Las tres habitaciones
- Luis José Mata
- 24 abr 2020
- 3 Min. de lectura
Los orgullosos títulos potentes resonaron en la memoria de Stephen: el triunfo de sus campanas de bronce, el lento crecimiento y sus propios pensamientos raros.
Ulises, James Joyce
En lo que despertó el niño, después de una pesadilla, notó que había dos puertas en el cuarto de atrás de la vieja casa y sobre una pared azul estaba colgado, con un solo clavo y con el marco inclinado hacia la izquierda, una pintura de una virgen.
Cuando entraba al cuarto sentía que los ojos de la virgen me estaban viendo. Una vez saliendo por la puerta que daba al patio, decidí girar la cabeza casi ciento ochenta grados y me di cuenta de que la virgen en la pintura me seguía mirando intensamente. La pintura fue una obra de mi madre. Ella murió en el año sesenta, no sé la fecha cuando pintó el retrato pero ¡sí sé! que estuvo en esa pared durante los primeros quince años de mi existencia. Esos ojos me perturbaban cada vez que entraba en la habitación. No era angustia, ni miedo, ni vergüenza, ni nada en particular lo que me producía la mirada continua de esos ojos; más bien era una sensación de curiosidad por saber, porqué y cómo, en cada año me seguían observando los ojos de la virgen en la pintura.
Despertó otro día asustado se fue al cuarto de al lado, donde había un escaparate con un espejo en el medio que permitía que su padre se viera la punta de los pies, cuando se acostaba a reposar en su hamaca.
El escaparate estaba colocado en una esquina de la pieza y los rayos de sol, que entraba por los vidrios de la ventana que daba hacia el mar, penetraba directamente en el espejo circular y se reflejaba en la cara de mi padre.

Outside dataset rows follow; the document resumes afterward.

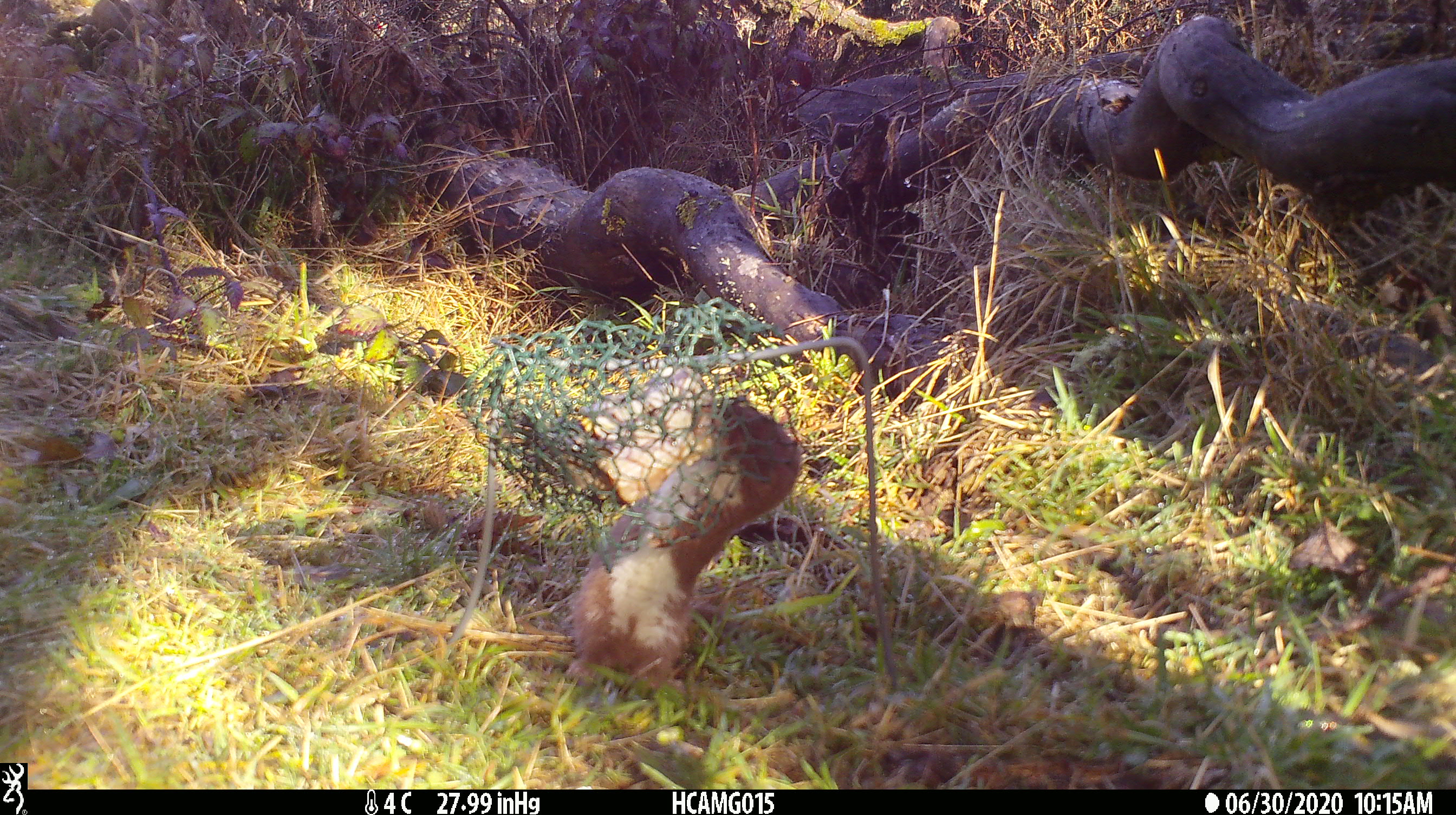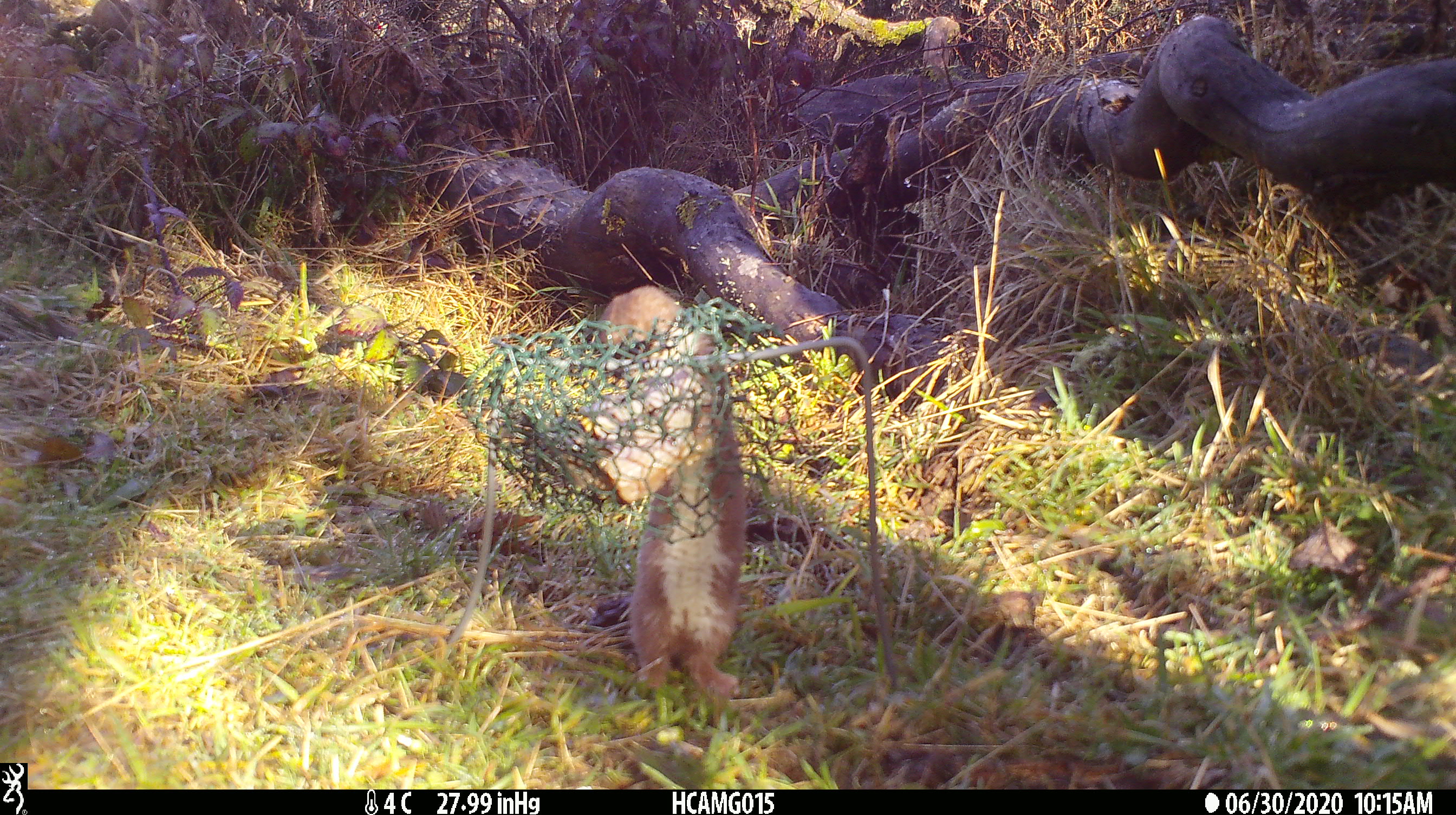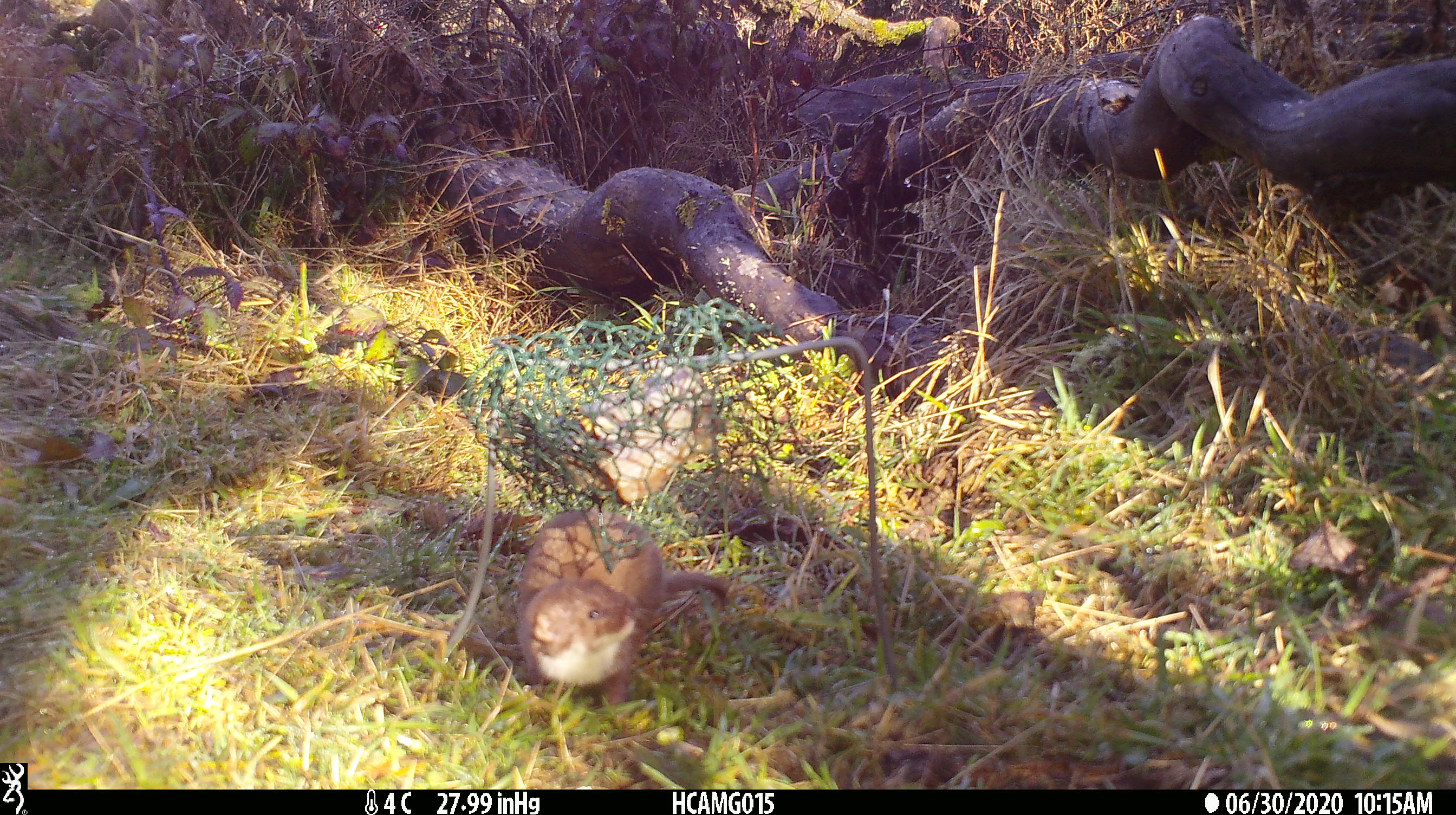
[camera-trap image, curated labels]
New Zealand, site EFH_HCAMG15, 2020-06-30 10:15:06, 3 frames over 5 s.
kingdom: Animalia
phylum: Chordata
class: Mammalia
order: Carnivora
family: Mustelidae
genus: Mustela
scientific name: Mustela nivalis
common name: least weasel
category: weasel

Siempre que llovía torrencialmente una gotera de agua caía desde el techo de la habitación y con el tiempo abrió un agujero en la madera de arriba del escaparate, o del armario, como decía mi abuela; los libros y la ropa guardados en los estantes y dentro de las gavetas se habían humedecido durante setenta y tres años. Mi padre no se preocupaba por ese detalle, solo pensaba que en la parte de abajo de ese armario había guardado unas cuantas monedas doradas. ¡O las morocotas como las llamaba mi padre!
Otra noche soñó que un día su padre las puso allí en el fondo del armario, después de regresar de otra vuelta al mar alrededor de su isla amada, y que las había obtenido vendiendo en el mercadillo del puerto, todos los pescados que atrapó en un encrespado mar de un intenso color azul oscuro, en días de mucha fortuna. En sus sueños el niño veía que las redes con los pescados adentro se ponían tan pesadas que se rompían por muchos lados. y que afortunadamente eso pasó dentro del bote.
Para enriquecer mis propios sueños se me ocurrió tirarme al agua de mar y llegar hasta el bote; allí encontré a mi padre que a pesar de los ojos cansados por el sol que recibió por muchos días, me leyó la historia sobre Josephus y la fundación de la comunidad Escina, narrada por Philo de Alejandría. Esa noche dormí, por unas cuatro horas, en su otro cuarto —él lo llamaba camarote—, soñando con mi madre pintando a la virgen, con mi padre recogiendo los peces y con ambos lanzando las morocotas al fondo del mar.